On Monday (October 27), US crude oil prices fell below 80 U.S. dollars, refreshing their 28-month lows. Then the price rebounded, as the short covering helped to reduce the decline caused by earlier Goldman Sachs cut the oil price estimate.
Goldman Sachs said that due to the continuous increase in crude oil production and supply shortages, the Bank lowered its Brent crude oil price forecast for the first quarter of next year from US$100/barrel to US$85 and US crude oil forecast to US$75/barrel.
This caused both Brent and U.S. crude oil to fall. The downtrend triggered a round of short covering and limited the drop in oil prices as market participants bet on falling oil prices settled some of their positions.

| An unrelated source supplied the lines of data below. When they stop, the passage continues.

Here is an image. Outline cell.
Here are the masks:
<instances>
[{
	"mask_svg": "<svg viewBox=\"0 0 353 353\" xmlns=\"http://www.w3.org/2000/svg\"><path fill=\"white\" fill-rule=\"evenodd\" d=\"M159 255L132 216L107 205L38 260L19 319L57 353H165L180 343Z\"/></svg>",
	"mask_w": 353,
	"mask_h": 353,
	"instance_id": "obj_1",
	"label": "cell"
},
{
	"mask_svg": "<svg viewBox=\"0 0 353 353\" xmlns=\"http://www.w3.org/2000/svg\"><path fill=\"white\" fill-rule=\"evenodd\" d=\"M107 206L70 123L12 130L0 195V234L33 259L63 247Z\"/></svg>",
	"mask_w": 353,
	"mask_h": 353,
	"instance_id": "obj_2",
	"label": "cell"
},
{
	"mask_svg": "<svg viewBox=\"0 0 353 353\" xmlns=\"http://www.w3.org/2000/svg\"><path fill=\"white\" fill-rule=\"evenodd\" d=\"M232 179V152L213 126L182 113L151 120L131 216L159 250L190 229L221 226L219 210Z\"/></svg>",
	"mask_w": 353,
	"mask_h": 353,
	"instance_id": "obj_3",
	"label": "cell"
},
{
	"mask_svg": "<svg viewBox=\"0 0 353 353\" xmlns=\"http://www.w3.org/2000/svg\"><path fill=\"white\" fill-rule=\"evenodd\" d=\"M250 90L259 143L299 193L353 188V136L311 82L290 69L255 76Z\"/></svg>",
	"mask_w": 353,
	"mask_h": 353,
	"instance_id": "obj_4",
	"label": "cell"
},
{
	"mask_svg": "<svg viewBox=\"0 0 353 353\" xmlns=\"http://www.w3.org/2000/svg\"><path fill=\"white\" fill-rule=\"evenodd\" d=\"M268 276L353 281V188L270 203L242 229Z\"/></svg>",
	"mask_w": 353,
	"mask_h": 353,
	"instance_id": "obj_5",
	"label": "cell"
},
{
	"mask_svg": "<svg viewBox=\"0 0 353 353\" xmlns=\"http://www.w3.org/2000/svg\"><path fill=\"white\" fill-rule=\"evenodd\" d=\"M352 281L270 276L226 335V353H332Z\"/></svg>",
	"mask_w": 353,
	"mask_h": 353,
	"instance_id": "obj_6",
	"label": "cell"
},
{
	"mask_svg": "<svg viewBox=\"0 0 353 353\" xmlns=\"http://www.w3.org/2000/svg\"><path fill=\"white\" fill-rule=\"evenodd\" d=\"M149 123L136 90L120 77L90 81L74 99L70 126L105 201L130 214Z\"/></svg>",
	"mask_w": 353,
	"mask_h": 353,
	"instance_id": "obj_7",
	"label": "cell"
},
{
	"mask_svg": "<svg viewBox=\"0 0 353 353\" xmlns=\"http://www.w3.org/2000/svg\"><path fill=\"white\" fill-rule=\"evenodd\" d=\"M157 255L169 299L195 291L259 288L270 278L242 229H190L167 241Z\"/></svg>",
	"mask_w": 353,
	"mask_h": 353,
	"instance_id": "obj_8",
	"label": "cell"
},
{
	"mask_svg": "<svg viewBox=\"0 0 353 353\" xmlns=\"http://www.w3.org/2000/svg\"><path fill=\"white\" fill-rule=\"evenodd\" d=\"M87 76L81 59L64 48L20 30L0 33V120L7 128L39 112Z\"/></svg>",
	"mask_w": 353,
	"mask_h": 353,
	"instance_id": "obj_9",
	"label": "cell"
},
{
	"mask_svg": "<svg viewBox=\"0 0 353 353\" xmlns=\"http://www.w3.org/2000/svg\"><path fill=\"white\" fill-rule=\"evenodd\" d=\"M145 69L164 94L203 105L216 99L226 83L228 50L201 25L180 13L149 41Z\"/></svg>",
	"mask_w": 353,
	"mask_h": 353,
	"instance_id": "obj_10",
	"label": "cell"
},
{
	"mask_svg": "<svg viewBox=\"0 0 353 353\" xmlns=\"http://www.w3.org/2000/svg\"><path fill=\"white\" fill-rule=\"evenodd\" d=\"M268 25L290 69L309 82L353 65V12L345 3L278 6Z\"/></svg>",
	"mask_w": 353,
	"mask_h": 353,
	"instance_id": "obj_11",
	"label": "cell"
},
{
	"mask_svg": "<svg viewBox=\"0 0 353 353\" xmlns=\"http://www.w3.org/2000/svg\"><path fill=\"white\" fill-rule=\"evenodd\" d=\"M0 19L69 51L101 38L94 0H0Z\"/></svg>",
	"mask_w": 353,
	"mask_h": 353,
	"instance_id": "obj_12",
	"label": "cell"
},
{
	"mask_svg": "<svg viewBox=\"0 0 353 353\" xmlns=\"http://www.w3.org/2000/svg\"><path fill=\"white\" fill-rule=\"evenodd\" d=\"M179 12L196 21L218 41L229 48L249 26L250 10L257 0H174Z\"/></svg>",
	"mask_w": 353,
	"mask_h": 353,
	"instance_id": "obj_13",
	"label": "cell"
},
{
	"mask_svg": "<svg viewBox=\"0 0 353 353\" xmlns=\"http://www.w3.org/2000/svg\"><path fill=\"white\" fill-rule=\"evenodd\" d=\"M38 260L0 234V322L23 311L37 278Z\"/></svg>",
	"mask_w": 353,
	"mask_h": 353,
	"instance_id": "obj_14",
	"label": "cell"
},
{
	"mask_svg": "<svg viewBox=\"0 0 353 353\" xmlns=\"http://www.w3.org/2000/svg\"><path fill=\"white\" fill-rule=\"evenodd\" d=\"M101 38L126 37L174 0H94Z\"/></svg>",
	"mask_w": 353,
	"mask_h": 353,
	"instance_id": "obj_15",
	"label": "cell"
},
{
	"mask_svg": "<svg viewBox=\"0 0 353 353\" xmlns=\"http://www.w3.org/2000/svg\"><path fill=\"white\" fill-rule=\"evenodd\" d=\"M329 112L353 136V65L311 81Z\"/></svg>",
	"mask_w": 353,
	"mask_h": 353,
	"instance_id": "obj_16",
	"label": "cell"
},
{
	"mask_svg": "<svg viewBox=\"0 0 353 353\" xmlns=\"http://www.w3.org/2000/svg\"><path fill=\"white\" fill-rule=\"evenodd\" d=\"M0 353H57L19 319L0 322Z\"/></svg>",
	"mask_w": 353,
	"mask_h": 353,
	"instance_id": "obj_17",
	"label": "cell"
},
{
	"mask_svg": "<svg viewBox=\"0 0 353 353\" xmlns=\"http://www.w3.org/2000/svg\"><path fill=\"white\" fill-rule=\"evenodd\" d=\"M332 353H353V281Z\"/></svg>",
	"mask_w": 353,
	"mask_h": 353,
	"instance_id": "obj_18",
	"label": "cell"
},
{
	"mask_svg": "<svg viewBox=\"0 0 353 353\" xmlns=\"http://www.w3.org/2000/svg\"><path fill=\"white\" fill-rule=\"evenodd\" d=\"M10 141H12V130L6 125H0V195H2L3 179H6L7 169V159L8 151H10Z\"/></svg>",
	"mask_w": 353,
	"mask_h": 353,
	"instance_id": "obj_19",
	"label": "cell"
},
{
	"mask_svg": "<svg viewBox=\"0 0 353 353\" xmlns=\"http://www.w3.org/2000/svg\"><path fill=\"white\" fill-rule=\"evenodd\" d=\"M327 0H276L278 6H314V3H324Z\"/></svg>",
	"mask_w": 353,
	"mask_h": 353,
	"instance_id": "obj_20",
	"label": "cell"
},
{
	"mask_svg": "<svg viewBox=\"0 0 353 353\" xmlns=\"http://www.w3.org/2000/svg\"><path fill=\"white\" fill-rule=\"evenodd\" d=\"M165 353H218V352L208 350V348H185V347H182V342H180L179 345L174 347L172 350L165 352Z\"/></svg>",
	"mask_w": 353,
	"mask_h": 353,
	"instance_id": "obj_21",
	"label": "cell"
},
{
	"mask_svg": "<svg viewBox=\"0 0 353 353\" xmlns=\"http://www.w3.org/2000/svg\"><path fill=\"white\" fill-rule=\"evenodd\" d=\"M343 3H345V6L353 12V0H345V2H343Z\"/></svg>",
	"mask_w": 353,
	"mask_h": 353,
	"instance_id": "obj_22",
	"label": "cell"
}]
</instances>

In the morning session, the United States announced weaker-than-expected US pending home sales data, dragging down the US dollar index (85.5800, -0.0100, -0.01%), and supporting all the dollar-denominated commodities.
The US crude oil price in December fell to the lowest level of US$79.44 per barrel in June 2012, and then rebounded and fell 0.01 US dollars to US$81.00.
In December, Brent crude oil fell to a low of $84.55 during the session, after which it reduced its decline and ended lower by $0.30 to $85.83 a barrel.
The spread between Brent crude oil and US crude oil narrowed to 4.83 US dollars per barrel.
Tariq Zahir from Tyche Capital Advisors stated: "The main reason why the Brent and U.S. crude oil markets fell today is the report of Goldman Sachs. However, there are some technical oversold in the market, so the price rebound is quite fierce."
The meeting of the Organization of Petroleum Exporting Countries (OPEC) will meet on November 27 to discuss whether to adjust the target of 30 million barrels of crude oil per day in the first half of 2015. To date, only a few OPEC member states have called for a reduction in production.
Shana, the Iranian oil ministry’s news agency, said that a senior Iranian oil official stated that OPEC is unlikely to downgrade oil production targets at the November meeting.
Worries about weak global demand and increasing supply continue to drag on the performance of the oil market.
Germany's October business climate index fell for the sixth consecutive month, hitting a two-year low, indicating that the German economy may experience setbacks in the fourth quarter. The German economic think tank Ifo announced that Germany’s IFO business climate index in October was 103.2, the lowest since December 2012, and also lower than the 104.3 estimated by Reuters survey and the previous value of 104.7.